* What the task asks *
Write out every caption line in the data below word for word, omitting the pictures.

* Data for analysis *
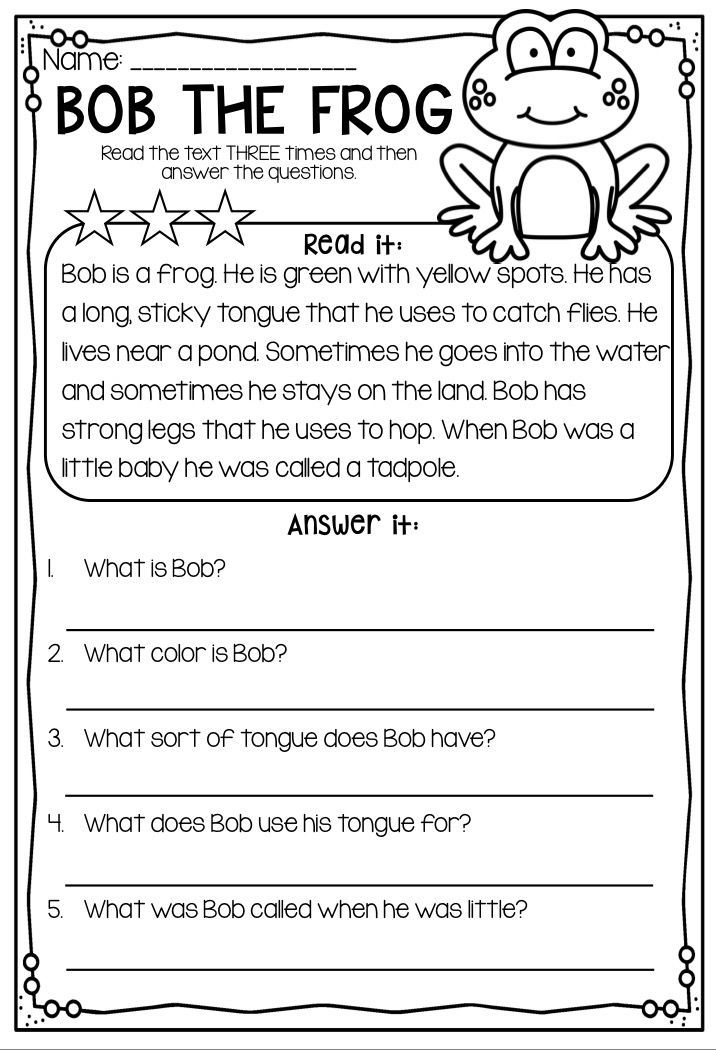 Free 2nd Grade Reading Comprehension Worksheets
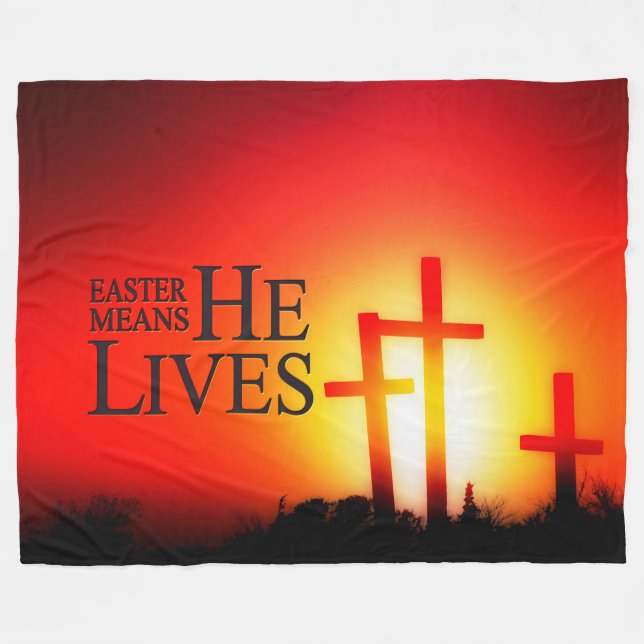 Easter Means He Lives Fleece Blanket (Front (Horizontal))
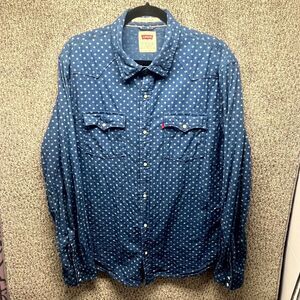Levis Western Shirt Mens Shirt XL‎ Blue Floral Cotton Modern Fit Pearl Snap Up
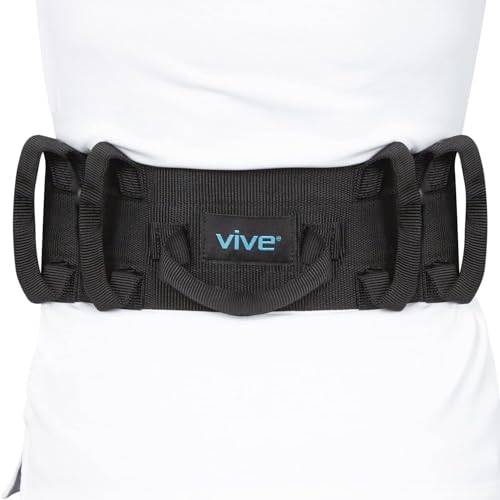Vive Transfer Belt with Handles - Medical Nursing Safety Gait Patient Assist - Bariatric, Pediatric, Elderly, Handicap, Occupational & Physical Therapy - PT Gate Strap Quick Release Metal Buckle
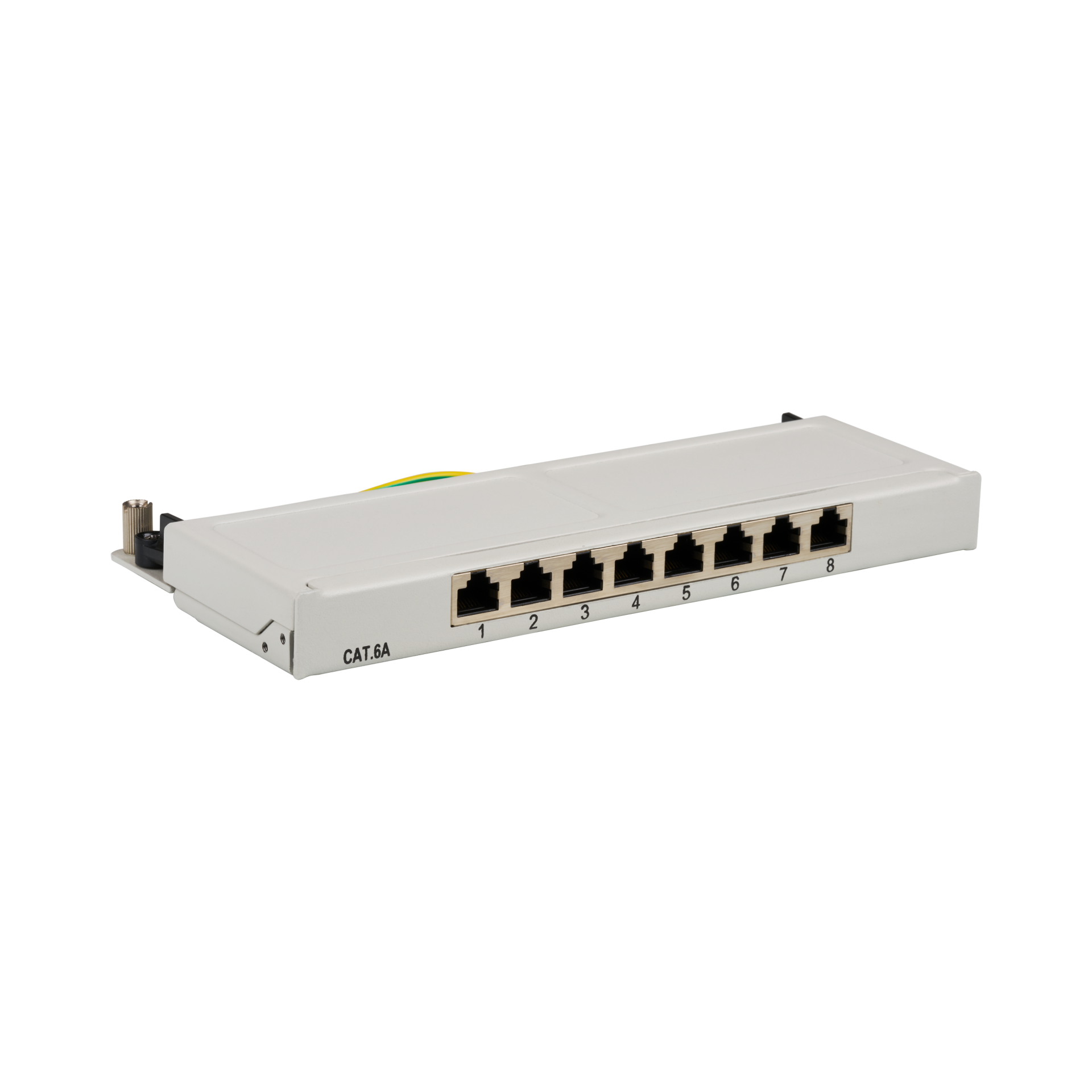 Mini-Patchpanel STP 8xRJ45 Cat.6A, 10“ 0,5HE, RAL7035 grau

* Answer box *
 Free 2nd Grade Reading Comprehension Worksheets
 Easter Means He Lives Fleece Blanket (Front (Horizontal))
Levis Western Shirt Mens Shirt XL‎ Blue Floral Cotton Modern Fit Pearl Snap Up
Vive Transfer Belt with Handles - Medical Nursing Safety Gait Patient Assist - Bariatric, Pediatric, Elderly, Handicap, Occupational & Physical Therapy - PT Gate Strap Quick Release Metal Buckle
 Mini-Patchpanel STP 8xRJ45 Cat.6A, 10“ 0,5HE, RAL7035 grau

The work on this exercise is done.